Our journey of raising chickens,gardening,wildlife, dogs and mountain living. We can food such as pickles,jams, and recently learned about bread!We are organic in every way.This year we ditched all the amendments we used to buy in spring to feed our gardens, we are reaping the benefits of the compost pile we started. The circle of sustainability is growing.Along the way one of our special hens laid the biggest egg in America. Figured we must be doing something right!
Thursday, April 28, 2011
Pines, Cedars, and Red Clay
Tuesday evening was a bit breezy and chilly once the sun went down. I headed down to put all the ladies to bed and shut the coop doors. On my way there I picked up the scent of pine and cedar trees. This instantly threw me back to childhood, playing in a empty lot in Trinity Center that was an intact forest if only an 1/2 acre.
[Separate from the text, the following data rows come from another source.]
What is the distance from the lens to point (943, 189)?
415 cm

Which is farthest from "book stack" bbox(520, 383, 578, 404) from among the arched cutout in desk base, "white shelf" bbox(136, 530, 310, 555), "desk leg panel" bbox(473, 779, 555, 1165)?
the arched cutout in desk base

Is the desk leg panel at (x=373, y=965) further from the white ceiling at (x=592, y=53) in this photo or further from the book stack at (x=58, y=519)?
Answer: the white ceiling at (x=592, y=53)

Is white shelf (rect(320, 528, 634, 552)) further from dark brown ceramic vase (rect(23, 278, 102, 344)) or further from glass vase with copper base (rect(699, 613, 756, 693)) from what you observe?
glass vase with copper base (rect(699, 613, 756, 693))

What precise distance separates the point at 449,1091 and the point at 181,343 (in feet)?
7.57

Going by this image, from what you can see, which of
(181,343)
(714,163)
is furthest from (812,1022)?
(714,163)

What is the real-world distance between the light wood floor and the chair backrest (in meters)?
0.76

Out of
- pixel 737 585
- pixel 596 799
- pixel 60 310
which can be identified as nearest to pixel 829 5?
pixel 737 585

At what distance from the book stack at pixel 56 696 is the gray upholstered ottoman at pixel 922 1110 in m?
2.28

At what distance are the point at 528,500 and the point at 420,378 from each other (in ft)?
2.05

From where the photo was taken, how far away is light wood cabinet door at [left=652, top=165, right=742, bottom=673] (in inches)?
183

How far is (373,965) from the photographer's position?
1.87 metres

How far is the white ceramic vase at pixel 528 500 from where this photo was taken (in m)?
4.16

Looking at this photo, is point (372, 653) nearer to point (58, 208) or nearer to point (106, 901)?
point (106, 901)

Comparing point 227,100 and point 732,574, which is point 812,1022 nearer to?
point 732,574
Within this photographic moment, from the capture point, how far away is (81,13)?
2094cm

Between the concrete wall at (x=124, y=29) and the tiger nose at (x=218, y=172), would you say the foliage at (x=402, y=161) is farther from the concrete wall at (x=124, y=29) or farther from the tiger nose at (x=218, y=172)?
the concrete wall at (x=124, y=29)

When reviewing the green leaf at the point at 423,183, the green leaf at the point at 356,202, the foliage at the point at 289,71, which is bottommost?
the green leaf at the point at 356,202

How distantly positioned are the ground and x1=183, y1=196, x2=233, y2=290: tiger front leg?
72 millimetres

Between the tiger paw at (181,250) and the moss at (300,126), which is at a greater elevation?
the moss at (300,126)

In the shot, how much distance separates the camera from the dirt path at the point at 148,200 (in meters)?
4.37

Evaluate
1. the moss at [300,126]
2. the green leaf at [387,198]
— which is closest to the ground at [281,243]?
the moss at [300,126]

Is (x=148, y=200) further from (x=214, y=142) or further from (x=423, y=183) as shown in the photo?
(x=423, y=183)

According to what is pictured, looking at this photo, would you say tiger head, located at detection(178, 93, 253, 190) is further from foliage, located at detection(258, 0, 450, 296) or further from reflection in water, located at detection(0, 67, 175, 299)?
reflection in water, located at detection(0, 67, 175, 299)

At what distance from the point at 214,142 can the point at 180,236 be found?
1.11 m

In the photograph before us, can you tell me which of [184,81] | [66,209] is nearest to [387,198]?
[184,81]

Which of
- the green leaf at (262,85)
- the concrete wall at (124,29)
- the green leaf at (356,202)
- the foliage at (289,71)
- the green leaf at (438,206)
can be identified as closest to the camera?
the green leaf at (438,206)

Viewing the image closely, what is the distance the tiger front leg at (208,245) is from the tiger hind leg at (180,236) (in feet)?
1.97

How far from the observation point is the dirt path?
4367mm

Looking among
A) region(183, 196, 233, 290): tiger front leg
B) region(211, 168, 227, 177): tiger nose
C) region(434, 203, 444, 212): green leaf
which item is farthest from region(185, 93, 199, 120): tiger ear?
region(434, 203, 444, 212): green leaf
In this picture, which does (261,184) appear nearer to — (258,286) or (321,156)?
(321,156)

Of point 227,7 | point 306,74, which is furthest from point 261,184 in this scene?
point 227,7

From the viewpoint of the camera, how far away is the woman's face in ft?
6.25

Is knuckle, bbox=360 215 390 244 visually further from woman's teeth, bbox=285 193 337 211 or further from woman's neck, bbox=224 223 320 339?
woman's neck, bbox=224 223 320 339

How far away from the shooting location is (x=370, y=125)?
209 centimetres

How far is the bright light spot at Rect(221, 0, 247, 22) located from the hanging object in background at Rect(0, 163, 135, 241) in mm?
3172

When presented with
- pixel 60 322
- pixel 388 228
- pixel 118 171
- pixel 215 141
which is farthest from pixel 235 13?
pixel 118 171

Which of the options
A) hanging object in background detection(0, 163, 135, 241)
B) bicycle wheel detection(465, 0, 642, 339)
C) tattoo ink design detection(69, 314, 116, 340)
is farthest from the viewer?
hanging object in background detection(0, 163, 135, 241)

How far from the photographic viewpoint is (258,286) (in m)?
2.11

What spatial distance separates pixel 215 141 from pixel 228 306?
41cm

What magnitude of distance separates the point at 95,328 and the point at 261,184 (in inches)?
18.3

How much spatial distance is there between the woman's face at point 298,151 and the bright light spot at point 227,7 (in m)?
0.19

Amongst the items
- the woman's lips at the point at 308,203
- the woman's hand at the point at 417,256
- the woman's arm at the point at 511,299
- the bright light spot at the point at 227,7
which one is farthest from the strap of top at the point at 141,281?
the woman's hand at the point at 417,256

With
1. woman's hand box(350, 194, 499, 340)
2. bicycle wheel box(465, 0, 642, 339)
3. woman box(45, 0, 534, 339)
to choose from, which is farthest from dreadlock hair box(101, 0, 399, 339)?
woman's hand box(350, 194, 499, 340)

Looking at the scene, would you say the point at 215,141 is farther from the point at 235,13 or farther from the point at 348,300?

I could get lost for hours playing among the trees and ferns and mosses that clung to things. Then there is Trinity Lake, I have a certain deep affection for this beautiful part of our county. I use to walk the bank by the point and just take in the grandness that was around me.I felt like it was a secret place that most people didn't know anything about.I would sometimes find swarms of baby catfish swimming alongside of driftwood or a flower that I had never seen. I was a flat lander, as they call them. And Trinity Lake was a world away from where I lived. In the summertime our family would drive from So.California to Trinity Center where my grandpa lived. This was a VERY long trip for my sister and I . When I started smelling the warm red clay and pine and cedars it would all be worth it. So when I smell this I will stop and breathe deeply and appreciate it. It is Home.